### FRAGMENTO DEL DOCUMENTO
▬▬▬▬▬▬▬▬▬▬

Volviendo al breve recorrido histórico186 por el origen de la ciudad y sus modelos, debemos ponerlo en relación con las ideas sociales, religiosas, económicas o políticas de cada momento, y con cómo la sociedad se ve reflejada en la ciudad de su tiempo187. Así, L. Benevolo relaciona el nacimiento del urbanismo moderno con las profundas trasformaciones sociales y económicas que supone la industrialización, y en concreto los desequilibrios que conlleva la primera industrialización en las ciudades. Como ya dije, será en la Inglaterra de 1848, con la Public Health Act, donde podamos situar el nacimiento del urbanismo moderno. Será la intervención de lo público en un campo hasta la fecha privado, por razones higiénicas y de salud pública, para corregir los excesos de un nuevo tiempo. Esta idea de regeneración de la ciudad como una forma de trasformación social o como visión global de los problemas urbanos y sociales, está muy relacionado con el pensamiento utópico de la primera mitad del siglo XIX188. Para P. Hall189 muchas de las cosas que han pasado en las ciudades desde entonces se deben a las ideas de unos pocos visionarios. A su juicio, “las primeras visiones del urbanismo nacieron dentro del movimiento anarquista” de las últimas décadas del siglo XIX y primeras del XX, de la mano de pensadores utópicos, preocupados por el progreso social y por la mejora de la calidad de vida de las clases más humildes, con visiones idealistas basadas en la cooperación voluntaria en pequeñas comunidades, respetuosas con la naturaleza. Estos pensadores tuvieron una clara idea de las posibilidades de la civilización urbana. Estas visiones cuando adquirieron forma real lo fueron de la mano de burocracias estatales o interiorizadas por el mismo capitalismo al que se proponían como alternativa –por ejemplo, el movimiento de la City Beautiful–.

▬▬▬▬▬▬▬▬▬▬

### DATOS GUARDADOS

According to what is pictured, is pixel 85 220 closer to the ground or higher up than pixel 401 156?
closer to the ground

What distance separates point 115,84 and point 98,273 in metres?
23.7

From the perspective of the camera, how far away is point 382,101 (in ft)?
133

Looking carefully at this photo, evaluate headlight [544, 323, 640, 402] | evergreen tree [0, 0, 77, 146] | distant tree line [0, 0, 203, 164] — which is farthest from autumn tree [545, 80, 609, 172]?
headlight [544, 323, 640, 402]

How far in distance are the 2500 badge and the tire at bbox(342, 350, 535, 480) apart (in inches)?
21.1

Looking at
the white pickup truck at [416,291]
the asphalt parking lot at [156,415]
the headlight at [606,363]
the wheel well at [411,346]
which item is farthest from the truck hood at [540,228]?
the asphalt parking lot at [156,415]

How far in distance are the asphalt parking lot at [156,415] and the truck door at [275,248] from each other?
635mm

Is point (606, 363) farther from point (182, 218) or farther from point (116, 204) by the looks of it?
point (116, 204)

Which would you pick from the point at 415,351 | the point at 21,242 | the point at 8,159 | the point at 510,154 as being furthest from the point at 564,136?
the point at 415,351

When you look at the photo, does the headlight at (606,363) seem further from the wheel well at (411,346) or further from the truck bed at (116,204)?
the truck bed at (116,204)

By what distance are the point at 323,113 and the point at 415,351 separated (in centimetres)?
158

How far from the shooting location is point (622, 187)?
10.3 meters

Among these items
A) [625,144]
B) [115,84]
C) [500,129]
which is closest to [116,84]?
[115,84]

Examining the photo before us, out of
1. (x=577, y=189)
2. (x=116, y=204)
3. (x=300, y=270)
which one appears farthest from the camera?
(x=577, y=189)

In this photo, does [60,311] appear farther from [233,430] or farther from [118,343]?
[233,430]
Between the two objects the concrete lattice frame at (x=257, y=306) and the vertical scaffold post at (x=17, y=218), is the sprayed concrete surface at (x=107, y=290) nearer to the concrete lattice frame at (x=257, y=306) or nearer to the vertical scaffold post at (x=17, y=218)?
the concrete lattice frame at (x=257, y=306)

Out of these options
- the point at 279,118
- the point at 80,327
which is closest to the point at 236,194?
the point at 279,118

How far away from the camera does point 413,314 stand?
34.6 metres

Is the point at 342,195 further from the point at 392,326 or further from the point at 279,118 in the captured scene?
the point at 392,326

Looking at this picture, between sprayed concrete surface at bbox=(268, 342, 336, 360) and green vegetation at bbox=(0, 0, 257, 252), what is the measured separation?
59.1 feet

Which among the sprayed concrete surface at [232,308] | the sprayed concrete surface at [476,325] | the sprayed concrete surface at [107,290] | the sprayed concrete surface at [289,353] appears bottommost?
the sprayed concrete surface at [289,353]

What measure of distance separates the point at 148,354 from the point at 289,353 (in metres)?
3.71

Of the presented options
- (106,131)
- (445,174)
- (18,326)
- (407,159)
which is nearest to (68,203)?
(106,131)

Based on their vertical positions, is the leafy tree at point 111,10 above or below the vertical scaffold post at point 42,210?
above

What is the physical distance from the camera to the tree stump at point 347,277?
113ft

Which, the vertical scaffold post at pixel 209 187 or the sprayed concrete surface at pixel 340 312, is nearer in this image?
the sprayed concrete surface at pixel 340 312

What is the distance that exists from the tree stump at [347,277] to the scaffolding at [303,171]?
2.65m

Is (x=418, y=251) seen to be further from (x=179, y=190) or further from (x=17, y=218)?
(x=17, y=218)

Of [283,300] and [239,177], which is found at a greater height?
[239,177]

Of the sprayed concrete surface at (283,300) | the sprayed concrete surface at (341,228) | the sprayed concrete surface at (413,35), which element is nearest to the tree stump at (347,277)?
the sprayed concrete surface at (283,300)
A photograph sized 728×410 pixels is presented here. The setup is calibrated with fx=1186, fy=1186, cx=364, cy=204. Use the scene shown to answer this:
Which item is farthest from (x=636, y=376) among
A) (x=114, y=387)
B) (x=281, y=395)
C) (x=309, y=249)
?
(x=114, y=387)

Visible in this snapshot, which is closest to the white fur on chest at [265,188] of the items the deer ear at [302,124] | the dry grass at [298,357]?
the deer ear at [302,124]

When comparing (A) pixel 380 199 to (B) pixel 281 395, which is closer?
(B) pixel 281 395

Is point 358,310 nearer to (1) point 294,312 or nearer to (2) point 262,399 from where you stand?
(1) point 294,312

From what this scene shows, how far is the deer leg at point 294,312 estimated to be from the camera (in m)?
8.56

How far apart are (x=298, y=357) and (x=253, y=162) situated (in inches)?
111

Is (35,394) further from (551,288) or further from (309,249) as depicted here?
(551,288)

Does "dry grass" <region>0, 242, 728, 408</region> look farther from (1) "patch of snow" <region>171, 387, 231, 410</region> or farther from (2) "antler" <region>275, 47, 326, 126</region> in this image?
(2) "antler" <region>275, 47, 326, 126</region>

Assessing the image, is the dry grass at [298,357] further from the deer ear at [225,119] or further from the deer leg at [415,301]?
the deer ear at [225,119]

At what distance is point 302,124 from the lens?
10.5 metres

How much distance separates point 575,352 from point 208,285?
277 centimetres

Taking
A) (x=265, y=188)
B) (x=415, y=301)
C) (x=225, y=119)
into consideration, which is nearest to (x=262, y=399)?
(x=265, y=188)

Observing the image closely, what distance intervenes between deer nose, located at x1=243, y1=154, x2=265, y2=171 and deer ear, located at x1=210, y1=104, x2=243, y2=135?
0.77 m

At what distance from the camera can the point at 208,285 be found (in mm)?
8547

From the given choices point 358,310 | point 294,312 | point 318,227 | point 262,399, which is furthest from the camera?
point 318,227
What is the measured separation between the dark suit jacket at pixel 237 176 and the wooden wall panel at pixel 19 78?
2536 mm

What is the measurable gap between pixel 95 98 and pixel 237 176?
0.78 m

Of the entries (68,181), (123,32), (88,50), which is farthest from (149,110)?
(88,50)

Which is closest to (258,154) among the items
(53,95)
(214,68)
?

▬▬▬▬▬▬▬▬▬▬

### QUÉ HACER
[A] Enumera todos los tipos de ideas de cada momento con los que, según el texto sobre el origen del urbanismo moderno, hay que relacionar el recorrido histórico por el origen de la ciudad.
[B] Continúa el texto sobre el origen del urbanismo moderno a partir de su última frase.

### RESULTADOS DEL EJERCICIO
[A] Sociales, religiosas, económicas y políticas.

[B]
Pero estas ideas, ya en 1848, se verán desplazadas por una visión de los especialistas y técnicos, menos trasformadora socialmente. Y precisamente esto dará origen a la legislación urbanística moderna con el resultado de convertir el urbanismo en una técnica reformadora al servicio del poder establecido. A juicio de Benévolo, en el siglo XX resultaba necesario volver a establecer un vínculo entre el urbanismo como técnica y la idea política colectiva de ciudad. Ello significa priorizar la idea de la ciudad, del territorio; preguntarse cómo se quiere utilizar ese territorio, para qué y para quiénes. Pero antes del cómo hacerlo, de lo que se preocupan las técnicas urbanísticas es de una suerte de “urbanismo utópico versus urbanismo científico”. Por tanto, el modelo urbano no debe ser solo una cuestión técnica, o reservada a los técnicos. Debe ser esencialmente una propuesta colectiva de ordenar la convivencia en el territorio favoreciendo la igualdad y el derecho de todos sus habitantes a disfrutar por igual manera y responsablemente de un territorio de calidad en un entorno saludable.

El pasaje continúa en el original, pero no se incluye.